Ouverture d’une permanence de SOS homophobie

Ce jeudi 31 janvier sera la date d’ouverture de la permanence de SOS homophie à Fougères, dans un contexte de hausse des violences homophobes. Après l’ouverture d’une permanence à Quimper au mois de septembre dernier, SOS homophobie Bretagne, qui dépend de l’organisation nationale, en ouvre une nouvelle à Fougères.

Rompre la solitude

On se sent souvent plus isolé face à des problèmes d’homophobie sur les territoires ruraux, et c’est important d’apporter un soutien partout. Bruno Gonidou, co-délégué de SOS homophobie, région Bretagne.
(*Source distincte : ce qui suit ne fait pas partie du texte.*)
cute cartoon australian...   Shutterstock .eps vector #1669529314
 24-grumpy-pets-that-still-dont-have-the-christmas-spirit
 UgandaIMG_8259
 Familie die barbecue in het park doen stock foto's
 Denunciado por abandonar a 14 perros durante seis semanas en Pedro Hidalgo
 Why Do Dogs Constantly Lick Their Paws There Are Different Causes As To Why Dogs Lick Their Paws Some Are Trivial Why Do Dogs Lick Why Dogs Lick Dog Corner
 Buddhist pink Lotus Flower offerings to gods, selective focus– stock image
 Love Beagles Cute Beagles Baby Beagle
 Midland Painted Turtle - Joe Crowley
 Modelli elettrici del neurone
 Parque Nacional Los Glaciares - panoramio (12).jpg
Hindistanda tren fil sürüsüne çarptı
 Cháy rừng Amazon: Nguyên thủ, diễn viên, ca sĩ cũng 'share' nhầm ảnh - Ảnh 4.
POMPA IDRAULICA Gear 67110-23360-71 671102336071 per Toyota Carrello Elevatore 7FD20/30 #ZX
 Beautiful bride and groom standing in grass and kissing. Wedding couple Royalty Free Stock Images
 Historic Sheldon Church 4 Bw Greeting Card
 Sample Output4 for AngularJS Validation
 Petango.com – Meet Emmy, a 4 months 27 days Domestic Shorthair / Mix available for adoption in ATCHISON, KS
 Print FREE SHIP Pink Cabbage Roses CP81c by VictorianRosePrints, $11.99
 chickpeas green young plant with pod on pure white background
En ville ou à la campagne, les violences homophobes existent alors le but est de libérer la parole, conseiller, mais aussi écouter. « On est dans un contexte de hausse des violences LGBT et en parrallèle de plus en plus de personnes osent témoigner. Il faut pouvoir les reçevoir » souligne Bruno Gonidou.

L’initiative est partie d’une bénévole habitant Fougères, « on est une délégation qui s’étoffe au niveau des bénévoles, c’est l’occassion d’être plus présent sur la région« .  L’idée n’est pas seulement de parler des violences homophobes, mais aussi d’échanger sur l’homosexualité, ne plus se sentir seul, explique Buno Gonidou.

La permanence sera ouverte tous les derniers jeudis du mois de 19 h à 21 h, aux Ateliers, situés au 9 rue des Frères Deveria.

En dehors de ces horaires, le numéro 01 48 06 42 41 est disponible.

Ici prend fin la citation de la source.